*** Provided data

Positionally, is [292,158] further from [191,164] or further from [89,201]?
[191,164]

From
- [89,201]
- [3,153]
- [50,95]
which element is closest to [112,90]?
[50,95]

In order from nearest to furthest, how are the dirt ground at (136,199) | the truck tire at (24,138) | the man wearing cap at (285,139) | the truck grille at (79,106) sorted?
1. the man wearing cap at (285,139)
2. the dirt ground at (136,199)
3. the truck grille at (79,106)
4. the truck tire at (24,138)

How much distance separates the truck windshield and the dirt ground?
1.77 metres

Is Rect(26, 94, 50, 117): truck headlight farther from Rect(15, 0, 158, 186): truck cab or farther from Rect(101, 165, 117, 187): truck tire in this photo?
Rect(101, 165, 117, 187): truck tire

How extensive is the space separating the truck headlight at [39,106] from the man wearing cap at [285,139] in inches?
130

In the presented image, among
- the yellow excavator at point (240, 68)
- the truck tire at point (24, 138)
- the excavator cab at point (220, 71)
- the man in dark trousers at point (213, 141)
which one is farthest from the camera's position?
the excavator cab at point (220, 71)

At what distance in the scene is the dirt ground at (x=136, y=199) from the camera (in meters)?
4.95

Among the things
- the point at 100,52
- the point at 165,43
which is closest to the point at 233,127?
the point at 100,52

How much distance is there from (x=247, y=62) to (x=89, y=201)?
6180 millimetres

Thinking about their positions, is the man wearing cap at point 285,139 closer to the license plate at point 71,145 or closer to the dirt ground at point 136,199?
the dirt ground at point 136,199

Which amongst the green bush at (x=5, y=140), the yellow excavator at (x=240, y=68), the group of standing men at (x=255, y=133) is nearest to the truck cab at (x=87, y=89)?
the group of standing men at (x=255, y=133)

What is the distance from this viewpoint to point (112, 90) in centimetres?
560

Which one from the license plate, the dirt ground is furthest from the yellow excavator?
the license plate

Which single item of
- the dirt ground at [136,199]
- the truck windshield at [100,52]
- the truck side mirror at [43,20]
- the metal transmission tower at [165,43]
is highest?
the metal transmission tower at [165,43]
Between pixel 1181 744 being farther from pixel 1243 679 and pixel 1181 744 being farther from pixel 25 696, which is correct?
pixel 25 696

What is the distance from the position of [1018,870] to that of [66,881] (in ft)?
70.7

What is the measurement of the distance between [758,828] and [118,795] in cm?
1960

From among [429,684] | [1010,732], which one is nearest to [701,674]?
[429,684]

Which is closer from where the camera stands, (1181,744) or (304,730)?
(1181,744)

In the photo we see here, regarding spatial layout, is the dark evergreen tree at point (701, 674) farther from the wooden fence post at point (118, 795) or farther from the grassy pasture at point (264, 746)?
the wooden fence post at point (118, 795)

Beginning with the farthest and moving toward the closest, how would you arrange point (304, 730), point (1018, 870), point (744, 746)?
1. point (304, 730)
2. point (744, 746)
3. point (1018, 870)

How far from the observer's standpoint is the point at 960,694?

******

Request
Format the lines above as a Markdown table with columns No. and Text, starting at the line containing "How extensive is" and ending at the line containing "6180 millimetres". Number each line in order and skip the blank lines.

Task result
| No. | Text |
|---|---|
| 1 | How extensive is the space separating the truck headlight at [39,106] from the man wearing cap at [285,139] in inches? |
| 2 | 130 |
| 3 | In the presented image, among |
| 4 | - the yellow excavator at point (240, 68) |
| 5 | - the truck tire at point (24, 138) |
| 6 | - the excavator cab at point (220, 71) |
| 7 | - the man in dark trousers at point (213, 141) |
| 8 | which one is farthest from the camera's position? |
| 9 | the excavator cab at point (220, 71) |
| 10 | At what distance in the scene is the dirt ground at (x=136, y=199) from the camera (in meters)? |
| 11 | 4.95 |
| 12 | Among the things |
| 13 | - the point at 100,52 |
| 14 | - the point at 165,43 |
| 15 | which is closest to the point at 233,127? |
| 16 | the point at 100,52 |
| 17 | How much distance is there from (x=247, y=62) to (x=89, y=201)? |
| 18 | 6180 millimetres |